**DOCUMENT EXTRACT**
★ ★ ★ ★ ★
A particular day may be represented by a different date in another calendar as in the Gregorian calendar and the Julian calendar, which have been used simultaneously in different places. In most calendar systems, the date consists of three parts: the day of month, month, and the year. There may also be additional parts, such as the day of week. Years are usually counted from a particular starting point, usually called the epoch, with era referring to the particular period of time (Note the different use of the terms in geology).
The most widely used epoch is a conventional birthdate of Jesus (which was established by Dionysius Exiguus in the sixth century). A date without the year part may also be referred to as a date or calendar date (such as "28 August" rather than "28 August 2015"). As such, it defines the day of an annual event, such as a birthday or Christmas on 24/25 December.
Many computer systems internally store points in time in Unix time format or some other system time format. The date (Unix) command—internally using the C date and time functions—can be used to convert that internal representation of a point in time to most of the date representations shown here.
★ ★ ★ ★ ★
**INFORMATION GIVEN**
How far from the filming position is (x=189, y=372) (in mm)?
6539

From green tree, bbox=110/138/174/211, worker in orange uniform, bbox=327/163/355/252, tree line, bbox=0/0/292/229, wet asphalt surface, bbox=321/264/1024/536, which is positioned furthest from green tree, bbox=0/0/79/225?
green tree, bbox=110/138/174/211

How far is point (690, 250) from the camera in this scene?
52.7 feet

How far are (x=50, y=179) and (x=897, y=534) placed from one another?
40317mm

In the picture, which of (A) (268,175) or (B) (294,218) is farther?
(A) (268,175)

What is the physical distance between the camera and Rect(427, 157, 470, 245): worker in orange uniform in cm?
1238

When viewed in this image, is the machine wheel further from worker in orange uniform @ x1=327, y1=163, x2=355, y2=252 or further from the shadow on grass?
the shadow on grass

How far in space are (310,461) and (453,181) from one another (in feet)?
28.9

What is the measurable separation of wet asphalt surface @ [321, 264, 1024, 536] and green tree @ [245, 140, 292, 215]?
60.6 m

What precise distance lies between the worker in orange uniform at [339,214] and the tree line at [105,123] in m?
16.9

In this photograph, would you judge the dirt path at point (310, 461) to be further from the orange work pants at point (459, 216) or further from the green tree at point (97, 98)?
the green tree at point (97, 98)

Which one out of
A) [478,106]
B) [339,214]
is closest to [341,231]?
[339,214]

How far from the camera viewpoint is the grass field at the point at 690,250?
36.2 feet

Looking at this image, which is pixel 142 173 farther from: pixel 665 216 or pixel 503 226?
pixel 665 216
★ ★ ★ ★ ★
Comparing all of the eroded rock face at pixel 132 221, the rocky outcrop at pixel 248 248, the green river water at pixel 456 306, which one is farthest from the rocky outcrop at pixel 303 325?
★ ★ ★ ★ ★
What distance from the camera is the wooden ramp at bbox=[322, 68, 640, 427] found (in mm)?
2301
★ ★ ★ ★ ★
**COMPLETE THE FOLLOWING**
1. Transcribe the passage on calendar dates between "Many computer systems" and "representations shown here.", inclusive.
2. Answer these questions from the passage on calendar dates, one line per answer:
(a) In most calendar systems, what three parts make up a date?
(b) Who established the conventional birthdate of Jesus used as the most widely used epoch, and in what century?
(c) Which command can convert the internal representation of a point in time to most of the date representations shown?
3. Write the next part of the passage on calendar dates, picking up after its final sentence.

**ANSWERS IN ORDER**
1.
Many computer systems internally store points in time in Unix time format or some other system time format. The date (Unix) command—internally using the C date and time functions—can be used to convert that internal representation of a point in time to most of the date representations shown here.

2.
(a) The day of month, the month, and the year.
(b) Dionysius Exiguus, in the sixth century.
(c) The date (Unix) command.

3.
- 1 Date format
- 2 Advantages for ordering in sequence
- 3 Specialized usage
- 4 See also
- 5 References
- 6 External links
There is a large variety of formats for dates in use, which differ in the order of date components (e.g. 31/05/1999, 05/31/1999, 1999/05/31), component separators (e.g. 31.05.1999 vs. 31/05/1999), whether leading zeros are included (e.g. 31/5/1999 vs. 31/05/1999), whether all four digits of the year are written (e.g., 31.05.1999 vs. 31.05.99), and whether the month is represented numerically or by name (e.g. 31 May 1999 vs. 31.05.1999).
Gregorian, day-month-year (DMY)
This little-endian sequence is common to the majority of the world's countries. This date format originates from the custom of writing the date as "the 8th day of November in the year of our Lord 2014" in Western religious and legal documents. The format has shortened over time but the order of the elements has remained constant.
- "8 November 2014" or "8. November 2014" (the latter is common in German-speaking regions)
- 8/11/2014 or 08.11.2014 or 8-11-2014
- 08Nov14 – Used, even in the U.S., where space needs to be saved by skipping punctuation.
- [The] 8th [of] November 2014 (The 'of' and 'the' may be included in speech; they are generally omitted in all but the most formal writing.)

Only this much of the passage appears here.